Making a Scrabble AI.

Attach Points

Attach points are tiles from which you can begin forming a word on the board. The first attach point is the start tile and from thereon attachpoints are any tile adjacent to a previously placed letter. For each attach point the algorithm then needs to find all possible words. So our first step is finding all attach points.

Checking For Word Existence

The next step involves searching for the existence of all words that can be formed in a dictionary or vocabulary. When I first started programming in C, I made an anagram finder to solve scrabble by generating all permutations of characters available then looking for words in a dictionary stored in array using a binary search. While this worked, it was very inefficient and wouldn't scale well for long strings. At the time a radix tree was suggested as a better method, so this is where I begain.

Tries, Radix Trees and Directed Acyclic Word Graphs

DAWG containing the words LAD, LADDER, LAND, LANDER, LANE, LESS and LESSER.
    L+-A+-D+-.
     |  |  |
     |  |  +-D----+
     |  |         |
     |  +-N+-D+---E--R
     |     |  |   |
     |     |  +-. |
     |     |      |
     |     +-E    |
     |            |
     +-E--S--S+---+
              |
              +-.
Trie containing the words LAD, LADDER, LAND, LANDER, LANE, LESS and LESSER.
    L+-A+-D+-.
     |  |  |
     |  |  +-D--E--R
     |  |
     |  +-N+-D+-.
     |     |  |
     |     |  +--E--R
     |     |
     |     +-E
     |
     +-E--S--S+-.
              |
              +--E--R

The fastest way to lookup word existence in a combination of letters is to step through a tree structure, built from all the words in the dictionary. Each node in the tree represents a character or prefix in a valid word. The benefit is basically preventing the investigation of any character sequence with an invalid prefix when compared to searching through every permutation.

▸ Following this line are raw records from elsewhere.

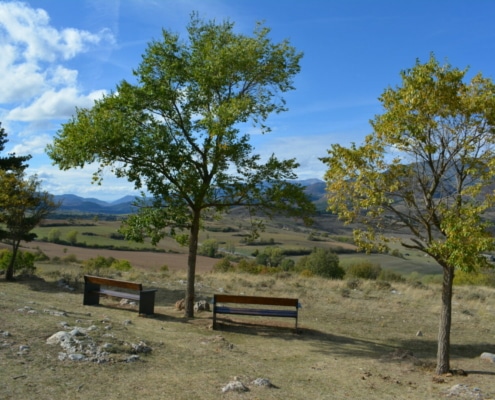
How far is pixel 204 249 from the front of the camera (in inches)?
2667

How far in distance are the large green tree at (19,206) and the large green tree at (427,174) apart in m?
16.1

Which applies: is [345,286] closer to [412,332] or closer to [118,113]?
[412,332]

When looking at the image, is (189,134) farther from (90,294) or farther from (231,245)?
(231,245)

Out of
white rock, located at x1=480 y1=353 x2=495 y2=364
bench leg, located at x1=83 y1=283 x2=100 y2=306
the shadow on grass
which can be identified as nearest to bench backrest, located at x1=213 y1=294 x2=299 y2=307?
the shadow on grass

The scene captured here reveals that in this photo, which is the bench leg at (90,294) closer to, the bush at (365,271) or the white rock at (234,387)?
the white rock at (234,387)

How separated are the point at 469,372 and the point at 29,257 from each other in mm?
21489

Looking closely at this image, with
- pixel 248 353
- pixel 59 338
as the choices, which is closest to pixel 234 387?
pixel 248 353

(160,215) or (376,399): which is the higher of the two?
(160,215)

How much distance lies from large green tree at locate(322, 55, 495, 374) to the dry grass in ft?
6.26

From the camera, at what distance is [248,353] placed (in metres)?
10.9

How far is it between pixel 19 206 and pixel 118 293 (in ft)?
30.5

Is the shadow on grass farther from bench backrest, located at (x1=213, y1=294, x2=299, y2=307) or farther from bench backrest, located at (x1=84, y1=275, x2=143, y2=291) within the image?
bench backrest, located at (x1=84, y1=275, x2=143, y2=291)

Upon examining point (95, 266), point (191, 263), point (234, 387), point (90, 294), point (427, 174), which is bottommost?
point (95, 266)

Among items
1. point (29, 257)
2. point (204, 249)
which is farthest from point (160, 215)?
point (204, 249)
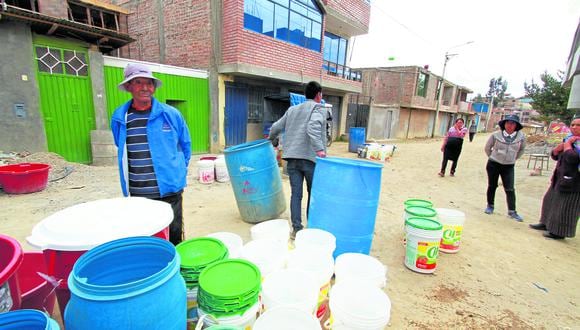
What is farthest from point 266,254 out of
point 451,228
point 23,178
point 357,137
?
point 357,137

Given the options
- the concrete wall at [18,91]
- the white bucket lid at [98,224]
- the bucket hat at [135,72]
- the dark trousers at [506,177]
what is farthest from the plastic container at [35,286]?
the concrete wall at [18,91]

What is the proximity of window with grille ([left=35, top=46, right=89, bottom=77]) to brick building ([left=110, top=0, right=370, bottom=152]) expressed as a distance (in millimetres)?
3420

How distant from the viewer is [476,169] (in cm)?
916

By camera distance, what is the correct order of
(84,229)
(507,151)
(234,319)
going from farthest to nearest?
1. (507,151)
2. (84,229)
3. (234,319)

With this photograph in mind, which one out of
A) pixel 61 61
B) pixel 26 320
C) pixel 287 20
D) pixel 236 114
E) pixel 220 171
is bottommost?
pixel 220 171

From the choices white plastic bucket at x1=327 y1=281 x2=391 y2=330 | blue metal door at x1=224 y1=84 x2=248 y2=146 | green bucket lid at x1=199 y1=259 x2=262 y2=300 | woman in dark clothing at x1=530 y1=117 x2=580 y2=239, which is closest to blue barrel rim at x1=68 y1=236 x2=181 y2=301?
green bucket lid at x1=199 y1=259 x2=262 y2=300

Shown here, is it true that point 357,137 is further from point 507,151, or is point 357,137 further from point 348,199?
point 348,199

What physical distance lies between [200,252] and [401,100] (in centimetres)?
2440

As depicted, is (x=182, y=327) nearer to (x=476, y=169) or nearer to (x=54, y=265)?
(x=54, y=265)

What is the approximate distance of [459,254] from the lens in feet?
10.7

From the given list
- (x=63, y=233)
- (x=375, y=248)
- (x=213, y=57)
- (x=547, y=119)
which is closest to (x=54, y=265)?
(x=63, y=233)

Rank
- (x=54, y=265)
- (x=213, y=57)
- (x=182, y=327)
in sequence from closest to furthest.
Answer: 1. (x=182, y=327)
2. (x=54, y=265)
3. (x=213, y=57)

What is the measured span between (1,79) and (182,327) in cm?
759

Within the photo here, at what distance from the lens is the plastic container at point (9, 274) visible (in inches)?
42.8
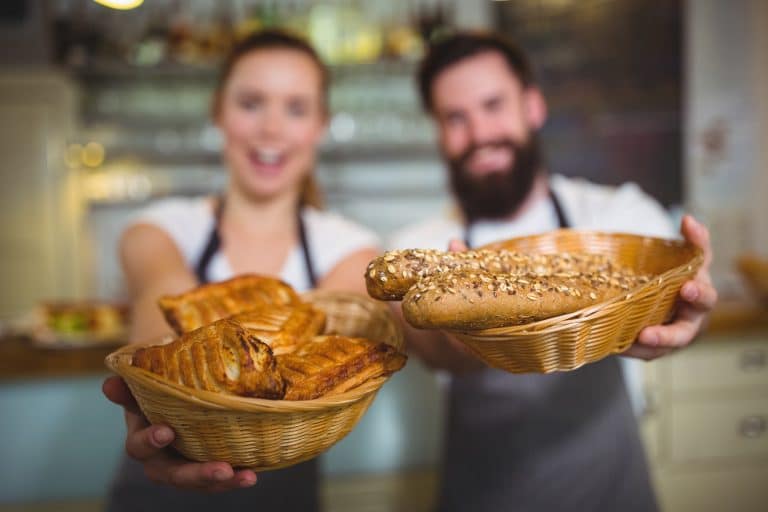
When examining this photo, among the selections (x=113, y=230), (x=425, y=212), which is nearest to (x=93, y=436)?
(x=113, y=230)

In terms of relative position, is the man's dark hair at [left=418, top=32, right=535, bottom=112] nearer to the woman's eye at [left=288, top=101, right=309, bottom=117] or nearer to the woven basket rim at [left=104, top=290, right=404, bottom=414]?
the woman's eye at [left=288, top=101, right=309, bottom=117]

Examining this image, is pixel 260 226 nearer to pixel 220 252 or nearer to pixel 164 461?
pixel 220 252

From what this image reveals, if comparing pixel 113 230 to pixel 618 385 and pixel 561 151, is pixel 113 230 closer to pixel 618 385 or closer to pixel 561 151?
pixel 561 151

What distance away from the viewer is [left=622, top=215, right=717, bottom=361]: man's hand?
0.93 meters

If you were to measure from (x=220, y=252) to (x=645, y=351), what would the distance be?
38.2 inches

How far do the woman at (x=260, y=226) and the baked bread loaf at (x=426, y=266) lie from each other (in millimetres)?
585

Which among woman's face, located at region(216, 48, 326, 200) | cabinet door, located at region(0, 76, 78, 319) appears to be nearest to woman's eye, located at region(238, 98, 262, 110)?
woman's face, located at region(216, 48, 326, 200)

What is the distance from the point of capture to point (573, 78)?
13.6 ft

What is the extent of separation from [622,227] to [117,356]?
1.21 meters

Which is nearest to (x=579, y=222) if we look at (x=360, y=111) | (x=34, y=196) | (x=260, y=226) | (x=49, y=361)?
(x=260, y=226)

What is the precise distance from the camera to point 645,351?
96 centimetres

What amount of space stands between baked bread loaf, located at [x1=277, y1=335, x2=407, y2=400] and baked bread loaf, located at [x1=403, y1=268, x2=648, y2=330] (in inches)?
3.7

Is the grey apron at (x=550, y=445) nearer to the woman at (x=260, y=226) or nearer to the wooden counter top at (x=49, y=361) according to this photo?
the woman at (x=260, y=226)

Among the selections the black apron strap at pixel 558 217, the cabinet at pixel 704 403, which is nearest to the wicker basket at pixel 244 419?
the black apron strap at pixel 558 217
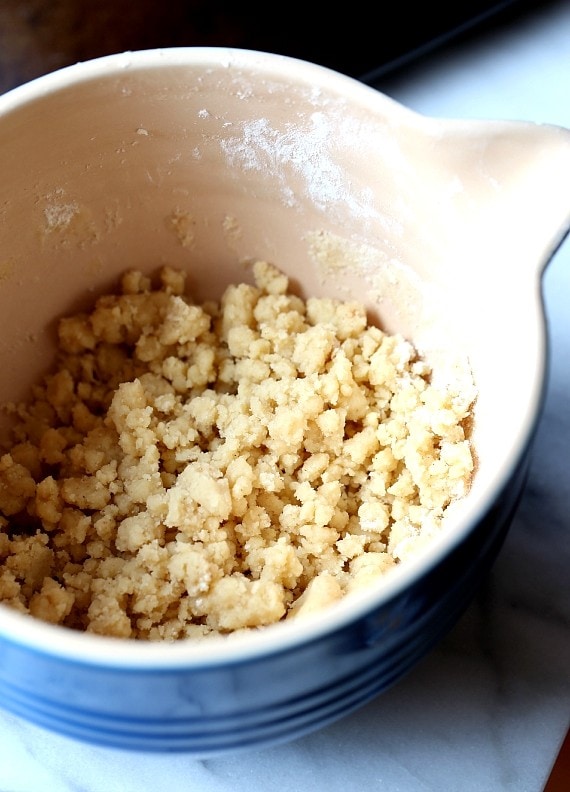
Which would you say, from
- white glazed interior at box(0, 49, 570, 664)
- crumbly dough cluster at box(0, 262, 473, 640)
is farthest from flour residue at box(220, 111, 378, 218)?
crumbly dough cluster at box(0, 262, 473, 640)

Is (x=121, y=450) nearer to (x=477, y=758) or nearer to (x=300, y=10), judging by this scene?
(x=477, y=758)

The simplest of these structures is a Trie: A tree structure where each node represents a letter. I started by using A Radix Tree, which is a compressed trie where nodes are strings containing shared prefixes. It seemed appealing at first as it would afford fewer node traversals and be nicer to step through in a debugger. That approach became complicated when I wanted to check for interesections against board letters and find perpendicular words, at which point a went with a Trie.

Later I found an article linked to a paper about a fast scrabble algorithm that used a DAWG, which is a Trie compressed to merge shared suffixes. While this would save a large proportion of the memory required, it does require some precalc and doesn't speed up the search itself. I added DAWG compression as an option to the aiInit method.

Finding All Words

For each attach point, I start at the beginning of the row and find all words that extend up to and beyond the attach point, while traversing the tiles the algorithm explores outwards

While moving through possible word suffixes letter by letter, we can check for and validate perpendicular words as we go.

Adding Variable AI Skill Levels

The average bot score was around 408, not as good as a pro but much better than myself and most other players. For accessibility, skill levels were added between 0 to 5, where skill levels below 5 tend to select words closer to a specified value. The valid word list is large and many of the words the AI produces are obscure. They are also often short, producing words on both axes, that lead to clogged up boards. A more human-like approach to lower difficulty levels is to provide limited vocabulary lists. Using an 8000 word vocabulary, produces more natural looking words at lower challenge levels, that lead to more open and enjoyable game states.

MinMax in the End Game

One further optimisation is to minmax the end game when the letter bag is empty and an opponent's letters can be inferred. I added a basic implementatation that looks one turn ahead and attempt to get out first or prevent the opponent getting out of scoring high value words.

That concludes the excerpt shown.